Problem statement
Exact copies of all the entries are required, and no pictures should appear in them.
╭─ Supplied material
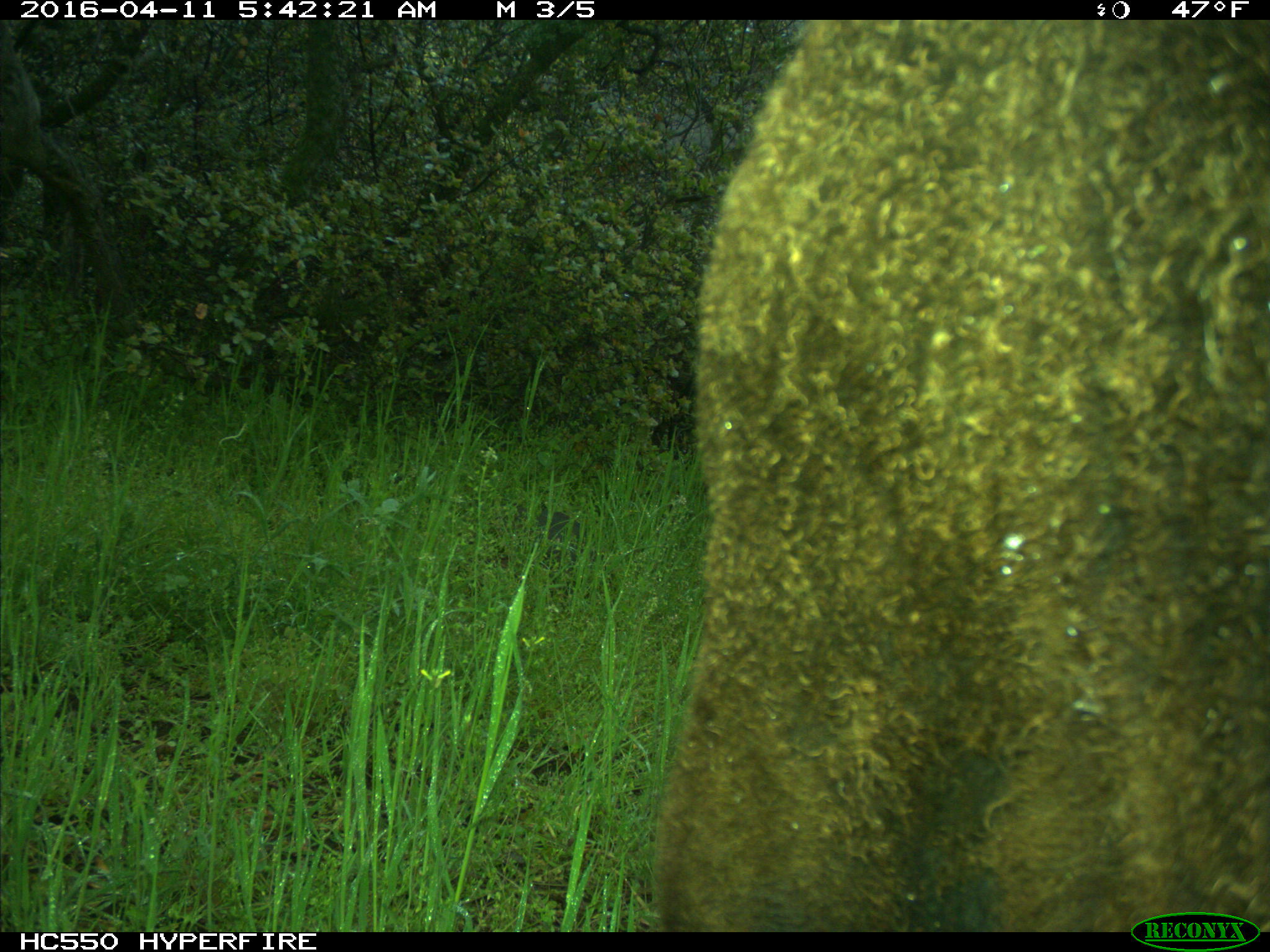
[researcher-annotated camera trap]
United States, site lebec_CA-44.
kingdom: Animalia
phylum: Chordata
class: Mammalia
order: Artiodactyla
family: Bovidae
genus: Bos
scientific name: Bos taurus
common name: domestic cow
Bos taurus (domestic cow).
╰─
Task result
[researcher-annotated camera trap]
United States, site lebec_CA-44.
kingdom: Animalia
phylum: Chordata
class: Mammalia
order: Artiodactyla
family: Bovidae
genus: Bos
scientific name: Bos taurus
common name: domestic cow
Bos taurus (domestic cow).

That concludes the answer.